- _ИСХОДНЫЙ ТЕКСТ_:
В Польше коллективная «неподлеглость» страны и нации вслед за личной вольностью вошли в основной канон ценностей формирующейся интеллигенции после того, как проигранные восстания показали, что аристократия и шляхетство не в состоянии взять на себя историческую миссию возрождения государства. Из отвлеченной категории нация (naród) становится осязаемым понятием, к которому привязаны сознание, чувства и надежды. Ничего сравнимого с русской нацией никогда так и не происходит, и это едва ли не главный фактор разности финалов пути интеллигенции в России в 1917 году и в Польше в 1918-м.

- _ПРЕДОСТАВЛЕННЫЕ ДАННЫЕ_:
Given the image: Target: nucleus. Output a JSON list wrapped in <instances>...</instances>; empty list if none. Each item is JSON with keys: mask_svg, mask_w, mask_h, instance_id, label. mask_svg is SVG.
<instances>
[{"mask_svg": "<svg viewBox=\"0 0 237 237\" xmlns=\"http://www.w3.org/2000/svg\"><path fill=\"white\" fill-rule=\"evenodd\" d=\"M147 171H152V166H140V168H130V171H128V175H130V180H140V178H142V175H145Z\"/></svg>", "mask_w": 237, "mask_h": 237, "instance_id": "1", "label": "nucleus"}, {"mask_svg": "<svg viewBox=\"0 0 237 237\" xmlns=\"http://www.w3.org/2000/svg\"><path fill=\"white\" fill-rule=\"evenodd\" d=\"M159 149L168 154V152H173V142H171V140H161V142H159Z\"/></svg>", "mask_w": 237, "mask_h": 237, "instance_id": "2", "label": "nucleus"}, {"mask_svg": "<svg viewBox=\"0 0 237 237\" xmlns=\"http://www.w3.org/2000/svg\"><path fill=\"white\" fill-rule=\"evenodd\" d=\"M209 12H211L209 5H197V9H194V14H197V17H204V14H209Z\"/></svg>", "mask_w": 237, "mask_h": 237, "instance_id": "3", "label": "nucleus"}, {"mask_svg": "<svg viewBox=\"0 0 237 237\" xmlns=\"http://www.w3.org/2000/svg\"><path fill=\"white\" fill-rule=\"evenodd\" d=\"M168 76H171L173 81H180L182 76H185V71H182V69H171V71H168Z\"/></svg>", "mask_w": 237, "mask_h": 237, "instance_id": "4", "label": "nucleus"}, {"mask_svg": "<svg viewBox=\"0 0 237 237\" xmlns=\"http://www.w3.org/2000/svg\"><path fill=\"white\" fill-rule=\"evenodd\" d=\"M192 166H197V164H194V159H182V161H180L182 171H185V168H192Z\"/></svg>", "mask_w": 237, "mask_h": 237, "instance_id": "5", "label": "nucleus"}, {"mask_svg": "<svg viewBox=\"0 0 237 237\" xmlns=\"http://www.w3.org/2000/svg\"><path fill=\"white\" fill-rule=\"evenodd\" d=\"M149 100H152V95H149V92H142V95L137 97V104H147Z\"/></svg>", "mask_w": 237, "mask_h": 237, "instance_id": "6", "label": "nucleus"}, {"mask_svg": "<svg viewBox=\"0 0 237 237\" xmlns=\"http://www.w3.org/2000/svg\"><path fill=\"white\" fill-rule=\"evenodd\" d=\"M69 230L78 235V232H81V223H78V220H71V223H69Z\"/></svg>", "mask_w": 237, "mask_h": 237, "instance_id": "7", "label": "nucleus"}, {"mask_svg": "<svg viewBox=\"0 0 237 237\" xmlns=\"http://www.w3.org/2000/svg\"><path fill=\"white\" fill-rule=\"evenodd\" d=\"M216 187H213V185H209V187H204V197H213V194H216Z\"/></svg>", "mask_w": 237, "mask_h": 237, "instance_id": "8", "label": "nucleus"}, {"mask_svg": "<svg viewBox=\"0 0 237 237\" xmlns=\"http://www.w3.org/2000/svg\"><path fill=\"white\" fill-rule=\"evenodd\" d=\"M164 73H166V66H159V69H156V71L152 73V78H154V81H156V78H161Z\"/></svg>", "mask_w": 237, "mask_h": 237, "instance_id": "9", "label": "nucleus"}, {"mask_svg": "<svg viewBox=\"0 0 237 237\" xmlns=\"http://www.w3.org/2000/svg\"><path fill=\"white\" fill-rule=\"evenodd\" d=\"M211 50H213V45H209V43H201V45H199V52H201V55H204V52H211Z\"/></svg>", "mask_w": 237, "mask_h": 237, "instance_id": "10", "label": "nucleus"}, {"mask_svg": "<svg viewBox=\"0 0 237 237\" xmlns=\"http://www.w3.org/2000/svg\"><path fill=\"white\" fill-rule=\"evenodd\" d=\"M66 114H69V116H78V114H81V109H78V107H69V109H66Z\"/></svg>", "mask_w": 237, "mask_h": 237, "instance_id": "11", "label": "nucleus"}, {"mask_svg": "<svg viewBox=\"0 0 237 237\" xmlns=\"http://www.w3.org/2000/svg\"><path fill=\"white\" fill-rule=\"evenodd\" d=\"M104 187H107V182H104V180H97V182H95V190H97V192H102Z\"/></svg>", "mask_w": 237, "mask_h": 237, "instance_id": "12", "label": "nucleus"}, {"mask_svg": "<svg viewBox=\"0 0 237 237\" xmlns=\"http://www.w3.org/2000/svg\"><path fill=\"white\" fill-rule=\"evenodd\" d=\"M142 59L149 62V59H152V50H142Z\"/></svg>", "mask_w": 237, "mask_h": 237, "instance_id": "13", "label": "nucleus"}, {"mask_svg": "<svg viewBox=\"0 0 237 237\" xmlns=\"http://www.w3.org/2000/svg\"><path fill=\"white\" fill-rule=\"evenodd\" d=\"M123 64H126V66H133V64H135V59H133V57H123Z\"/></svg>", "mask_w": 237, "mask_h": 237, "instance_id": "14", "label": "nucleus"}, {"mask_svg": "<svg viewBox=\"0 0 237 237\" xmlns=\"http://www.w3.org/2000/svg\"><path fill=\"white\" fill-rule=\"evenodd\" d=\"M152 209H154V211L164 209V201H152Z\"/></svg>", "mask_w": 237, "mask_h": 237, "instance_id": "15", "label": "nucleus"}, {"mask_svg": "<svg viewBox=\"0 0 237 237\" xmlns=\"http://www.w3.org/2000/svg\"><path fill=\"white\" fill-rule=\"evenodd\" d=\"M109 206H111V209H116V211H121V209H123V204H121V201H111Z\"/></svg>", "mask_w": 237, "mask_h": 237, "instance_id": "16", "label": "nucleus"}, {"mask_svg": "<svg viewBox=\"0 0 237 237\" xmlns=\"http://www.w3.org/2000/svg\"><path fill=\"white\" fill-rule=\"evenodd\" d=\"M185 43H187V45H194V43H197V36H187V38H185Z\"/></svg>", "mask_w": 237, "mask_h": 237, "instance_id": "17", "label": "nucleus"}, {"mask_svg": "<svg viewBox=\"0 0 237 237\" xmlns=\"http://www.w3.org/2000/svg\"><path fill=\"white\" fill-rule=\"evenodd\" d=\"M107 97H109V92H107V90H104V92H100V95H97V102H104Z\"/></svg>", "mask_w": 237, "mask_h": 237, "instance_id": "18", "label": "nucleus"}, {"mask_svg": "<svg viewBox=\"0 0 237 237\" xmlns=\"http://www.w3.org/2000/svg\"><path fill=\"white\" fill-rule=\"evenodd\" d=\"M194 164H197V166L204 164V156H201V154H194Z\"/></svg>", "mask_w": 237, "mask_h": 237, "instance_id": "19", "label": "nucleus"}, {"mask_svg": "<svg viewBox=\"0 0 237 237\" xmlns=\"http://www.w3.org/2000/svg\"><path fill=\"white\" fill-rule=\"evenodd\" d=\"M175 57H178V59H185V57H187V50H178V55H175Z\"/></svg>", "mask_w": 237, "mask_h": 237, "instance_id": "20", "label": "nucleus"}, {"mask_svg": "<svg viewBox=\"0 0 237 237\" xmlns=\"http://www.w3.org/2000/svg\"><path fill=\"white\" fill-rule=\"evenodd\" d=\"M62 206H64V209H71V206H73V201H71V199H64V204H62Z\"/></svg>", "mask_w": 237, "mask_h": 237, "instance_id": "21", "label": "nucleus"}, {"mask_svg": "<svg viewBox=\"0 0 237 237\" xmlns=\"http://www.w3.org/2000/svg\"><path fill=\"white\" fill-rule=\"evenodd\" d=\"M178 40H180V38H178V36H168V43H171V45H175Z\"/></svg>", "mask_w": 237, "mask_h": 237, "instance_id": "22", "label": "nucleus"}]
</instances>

- _ЦЕЛЬ ЗАДАНИЯ 1_:
Ответьте по исходному тексту о польской интеллигенции:
(a) Какие ценности вошли в основной канон ценностей формирующейся интеллигенции в Польше?
(b) Что показали проигранные восстания?
(c) В каком году, согласно тексту, завершился путь интеллигенции в России и в каком в Польше?
- _ЦЕЛЬ ЗАДАНИЯ 2_: Допишите исходный текст о польской интеллигенции и нации, продолжив его после последнего предложения.
Данные здесь не используются.

- _ОТВЕТ К ЗАДАНИЮ 1_:
(a) Коллективная «неподлеглость» страны и нации, а также личная вольность.
(b) Аристократия и шляхетство не в состоянии взять на себя историческую миссию возрождения государства.
(c) В России в 1917 году, в Польше в 1918-м.

- _ОТВЕТ К ЗАДАНИЮ 2_:
Возвращаясь к началу этого пути в первом упоминании интеллигенции у Жуковского, мы видим, что дворянское высшее общество Петербурга по нему в действительности интеллигенцией не является, поскольку не выполняет миссию самосознания нации как единого организма: «Наш народ составлен из отдельных лиц, не связанных никаким общим союзом... Есть ли какой-нибудь ум в таком холодном бесчувствии к общему?» Поиски такого ума, интеллигенции окрашены поисками мы, форм общности и общих понятий, об отсутствии которых писал Белинский: «А русские ли мы? Общество живет известною суммою известных убеждений, в которых все его члены сливаются воедино, как лучи солнца в фокусе зажигательного стекла, понимают друг друга, не говоря ни слова. Вот почему во Франции, Англии, Германии люди, никогда не видевшие друг друга, чуждые друг другу, могут сознавать свое родство, обниматься и плакать». Пессимистический диагноз ставил в «Первом философическом письме» Чаадаев: «В наших головах нет решительно ничего общего. Все там обособлено, и все там шатко».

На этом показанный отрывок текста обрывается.